Life began harshly for Cheryl Strayed, yet it was she who designed her own redemptive ordeal. Early childhood with a brutal father followed by loss of a loving and deeply loved mother knocked her loose from her bearings. She came to believe that a 1,607 mile solo hike on the Pacific Crest Trail from southern California to Oregon, would reset and redeem her life. WILD is her story of pain, grit, and heroic will; it made me root for her all the way and feel the triumph of her eventual victory.
There’s a vast literature of suffering yet I’ve never believed that in and of itself it has any inherent value. Those who inflict suffering on others are an existential curse. Those who inflict it on themselves are in dire need of help. Most suffering produces only misery and ends in death, yet somewhere within it flows a current of redemption. Cheryl Strayed found that current and rode it to triumph.
Most religions are built on the promise of redemption, if not in this world, then in the next.
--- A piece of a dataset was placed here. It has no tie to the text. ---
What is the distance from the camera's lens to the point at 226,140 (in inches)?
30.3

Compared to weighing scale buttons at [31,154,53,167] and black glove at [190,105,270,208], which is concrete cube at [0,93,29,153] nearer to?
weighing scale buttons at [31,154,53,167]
They offer hope in the face of hopelessness, which may also be a Darwinian ploy to keep misery from triggering immediate suicide. Hope against hope may have kept alive galley slaves chained to their oars, offered solace to Nazi death camp prisoners, be in the minds of all who know only agony at the edge of survival.
The trial and triumph that urged Cheryl Strayed to stake everything on one desperate chance, from which she emerged whole and splendid, makes me sure that the bit of genetic code that generates dreams of glory is both a cruel chimera and a great gift.